Figure 2: Vertex-level spatial error maps for four mesh reconstructions; intensity encodes mm error, highlighting spatially homogeneous performance except at mesh extremities.
Temporal Error Robustness
Frame-wise analysis over 12 patients demonstrates that Instantiation-Net maintains mean errors near 2 mm throughout the cardiac cycle. Outlier time-points (e.g., end-systole/diastole) exhibit higher error due to underrepresentation in training and boundary effects in temporal dynamics.
Figure 3: Mean 3D distance error per cardiac frame across 12 subjects, demonstrating stability and highlighting frames affected by "boundary" phenomena.
Comparison with Baseline Methods
Instantiation-Net is directly compared with previous KPLSR and PLSR frameworks. On the full patient cohort, mean 3D error for Instantiation-Net is 2.21 mm, outperforming PLSR (2.38 mm) and closely approaching the performance of KPLSR (2.01 mm). The model yields consistent results across all subjects—without need for hand-crafted features or manual segmentation at inference, unlike the baselines.
Figure 4: Subject-wise mean 3D mesh reconstruction error for Instantiation-Net, PLSR, and KPLSR approaches; Instantiation-Net exhibits competitive accuracy and lower variance.
Discussion
The findings underscore several practical and theoretical implications:
- End-to-end trainability and automation: Instantiation-Net eliminates dependency on manual segmentation and parameter tuning, streamlining deployment and reducing operator bias.
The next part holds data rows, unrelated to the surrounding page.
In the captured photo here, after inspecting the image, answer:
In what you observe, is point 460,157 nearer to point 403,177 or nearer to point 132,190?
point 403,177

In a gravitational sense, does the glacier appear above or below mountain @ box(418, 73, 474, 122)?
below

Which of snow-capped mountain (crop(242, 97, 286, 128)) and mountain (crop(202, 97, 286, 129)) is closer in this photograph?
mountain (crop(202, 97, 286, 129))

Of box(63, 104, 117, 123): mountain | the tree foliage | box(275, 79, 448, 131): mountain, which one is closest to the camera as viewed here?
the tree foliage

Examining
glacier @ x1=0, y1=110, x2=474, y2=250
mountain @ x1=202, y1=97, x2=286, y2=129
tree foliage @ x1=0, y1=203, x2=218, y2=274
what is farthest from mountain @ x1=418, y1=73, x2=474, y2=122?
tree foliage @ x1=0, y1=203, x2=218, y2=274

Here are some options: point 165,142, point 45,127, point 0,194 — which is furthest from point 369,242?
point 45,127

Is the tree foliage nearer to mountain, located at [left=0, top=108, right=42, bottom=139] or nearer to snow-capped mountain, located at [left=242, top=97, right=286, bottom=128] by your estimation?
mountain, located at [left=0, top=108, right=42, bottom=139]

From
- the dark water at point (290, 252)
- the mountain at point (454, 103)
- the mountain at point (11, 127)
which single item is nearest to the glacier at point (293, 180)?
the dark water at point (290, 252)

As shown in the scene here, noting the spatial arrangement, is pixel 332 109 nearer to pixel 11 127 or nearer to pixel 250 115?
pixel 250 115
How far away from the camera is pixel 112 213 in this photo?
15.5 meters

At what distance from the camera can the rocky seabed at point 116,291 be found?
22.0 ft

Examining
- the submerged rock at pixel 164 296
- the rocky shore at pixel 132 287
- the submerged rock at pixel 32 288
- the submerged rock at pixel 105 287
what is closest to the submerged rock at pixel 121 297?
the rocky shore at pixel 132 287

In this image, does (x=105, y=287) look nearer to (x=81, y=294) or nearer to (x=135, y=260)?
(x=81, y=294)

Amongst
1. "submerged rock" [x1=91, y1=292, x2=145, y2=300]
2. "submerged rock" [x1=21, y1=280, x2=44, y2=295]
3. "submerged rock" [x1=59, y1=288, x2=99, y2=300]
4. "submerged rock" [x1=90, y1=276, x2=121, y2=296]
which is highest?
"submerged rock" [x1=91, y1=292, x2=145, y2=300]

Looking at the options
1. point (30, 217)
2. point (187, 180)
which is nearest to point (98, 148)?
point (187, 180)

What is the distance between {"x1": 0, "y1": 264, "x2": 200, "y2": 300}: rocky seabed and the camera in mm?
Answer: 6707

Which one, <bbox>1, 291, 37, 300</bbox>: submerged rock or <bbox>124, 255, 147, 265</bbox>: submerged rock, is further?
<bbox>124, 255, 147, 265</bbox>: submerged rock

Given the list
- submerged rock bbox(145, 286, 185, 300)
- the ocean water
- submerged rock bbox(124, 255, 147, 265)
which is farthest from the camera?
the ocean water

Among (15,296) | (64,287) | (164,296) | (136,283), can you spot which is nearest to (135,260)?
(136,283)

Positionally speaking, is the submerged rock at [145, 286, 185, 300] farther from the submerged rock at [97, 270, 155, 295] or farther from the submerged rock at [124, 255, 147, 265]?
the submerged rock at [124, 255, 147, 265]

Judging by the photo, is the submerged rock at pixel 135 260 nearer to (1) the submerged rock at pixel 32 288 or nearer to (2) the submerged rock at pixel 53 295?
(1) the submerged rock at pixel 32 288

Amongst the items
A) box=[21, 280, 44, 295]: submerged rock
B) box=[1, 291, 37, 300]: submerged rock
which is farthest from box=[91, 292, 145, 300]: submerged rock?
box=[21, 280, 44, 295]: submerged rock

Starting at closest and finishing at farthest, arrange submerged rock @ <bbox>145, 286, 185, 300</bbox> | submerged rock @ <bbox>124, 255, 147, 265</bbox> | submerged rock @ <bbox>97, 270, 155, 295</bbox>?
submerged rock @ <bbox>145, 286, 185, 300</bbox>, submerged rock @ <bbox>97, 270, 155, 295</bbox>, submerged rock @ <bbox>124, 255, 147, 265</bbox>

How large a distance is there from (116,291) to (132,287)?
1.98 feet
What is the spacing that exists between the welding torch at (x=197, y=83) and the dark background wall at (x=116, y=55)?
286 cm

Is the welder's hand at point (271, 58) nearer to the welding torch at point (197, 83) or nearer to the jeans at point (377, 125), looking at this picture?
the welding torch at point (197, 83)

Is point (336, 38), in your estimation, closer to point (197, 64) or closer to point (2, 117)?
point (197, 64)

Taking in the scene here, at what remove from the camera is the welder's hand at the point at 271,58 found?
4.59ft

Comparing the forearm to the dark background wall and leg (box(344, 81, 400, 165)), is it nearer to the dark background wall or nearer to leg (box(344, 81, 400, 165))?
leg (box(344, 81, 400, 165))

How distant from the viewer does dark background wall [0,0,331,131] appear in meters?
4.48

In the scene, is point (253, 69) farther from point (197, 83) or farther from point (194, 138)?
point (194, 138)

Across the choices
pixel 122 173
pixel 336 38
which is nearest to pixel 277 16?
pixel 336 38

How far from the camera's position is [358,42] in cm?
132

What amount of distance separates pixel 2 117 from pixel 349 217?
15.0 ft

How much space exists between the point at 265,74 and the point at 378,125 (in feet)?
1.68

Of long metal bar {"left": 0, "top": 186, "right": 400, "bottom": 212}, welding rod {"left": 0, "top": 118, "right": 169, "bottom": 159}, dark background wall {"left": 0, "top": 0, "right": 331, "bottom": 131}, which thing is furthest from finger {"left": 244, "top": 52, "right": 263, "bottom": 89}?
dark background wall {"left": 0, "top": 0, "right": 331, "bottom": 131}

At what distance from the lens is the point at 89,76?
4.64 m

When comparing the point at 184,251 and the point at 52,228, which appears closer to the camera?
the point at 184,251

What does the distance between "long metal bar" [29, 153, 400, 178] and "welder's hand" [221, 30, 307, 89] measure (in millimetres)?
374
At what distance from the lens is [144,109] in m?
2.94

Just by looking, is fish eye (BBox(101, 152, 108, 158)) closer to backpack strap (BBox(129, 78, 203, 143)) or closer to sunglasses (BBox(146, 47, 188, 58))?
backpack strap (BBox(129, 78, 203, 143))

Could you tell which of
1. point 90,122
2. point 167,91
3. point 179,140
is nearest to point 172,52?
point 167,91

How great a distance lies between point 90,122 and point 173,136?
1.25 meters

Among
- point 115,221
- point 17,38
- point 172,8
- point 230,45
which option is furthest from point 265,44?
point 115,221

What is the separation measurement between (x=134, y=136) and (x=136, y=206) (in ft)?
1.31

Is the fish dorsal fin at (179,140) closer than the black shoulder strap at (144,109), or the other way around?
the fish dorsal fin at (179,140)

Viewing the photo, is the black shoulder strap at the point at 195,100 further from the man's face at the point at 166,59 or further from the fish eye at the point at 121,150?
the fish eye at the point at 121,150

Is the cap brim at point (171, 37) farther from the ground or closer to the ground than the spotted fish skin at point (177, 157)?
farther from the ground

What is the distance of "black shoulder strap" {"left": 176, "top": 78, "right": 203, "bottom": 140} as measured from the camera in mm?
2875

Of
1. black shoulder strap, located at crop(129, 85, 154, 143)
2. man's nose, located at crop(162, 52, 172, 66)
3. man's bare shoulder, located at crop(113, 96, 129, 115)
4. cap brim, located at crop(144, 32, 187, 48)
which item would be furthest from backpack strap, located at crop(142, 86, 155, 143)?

- High-resolution mesh output: In contrast to models limited to unstructured point clouds or low-res volumes, the output is a topologically consistent mesh with vertex correspondence—vital for intra-operative navigation and simulation.
- Computational/Resource Trade-offs: The main limitation lies in training resource demands (GPU memory and runtime), a trade-off for higher model expressivity and automation. However, inference speed is compatible with intra-operative requirements.
- Boundary and sparsity effects: Performance is attenuated in regions with limited imaging support (apical/basal mesh), necessitating either more comprehensive imaging or auxiliary regularization in these regimes.
- Generalizability: While validated on right ventricle MRI, the DCNN+GCN architecture is potentially extensible to 3D reconstruction tasks from limited 2D data in other anatomical or even non-medical settings—where mesh correspondence is crucial.
Future Directions
Key extensions include multi-view/multi-modal integration, domain adaptation for robustness across scanner protocols, and scaling to whole-organ reconstructions in complex anatomical regions. Incorporation of temporal priors or shape constraints may further ameliorate boundary effects and enable temporally consistent mesh sequences.
Conclusion
Instantiation-Net advances the state of the art for 3D mesh instantiation from minimal 2D imaging in cardiac applications, merging DCNN-based image feature extraction with GCN-based mesh decoding. Yielding mean errors on par with prior semi-automatic methods—and achieving full end-to-end differentiability and automation—this architecture facilitates accurate, efficient, and robust 3D reconstruction for clinical navigation and surgical planning. Its design paradigm is likely generalizable to broader 2D-to-3D instantiation challenges within medical AI and beyond.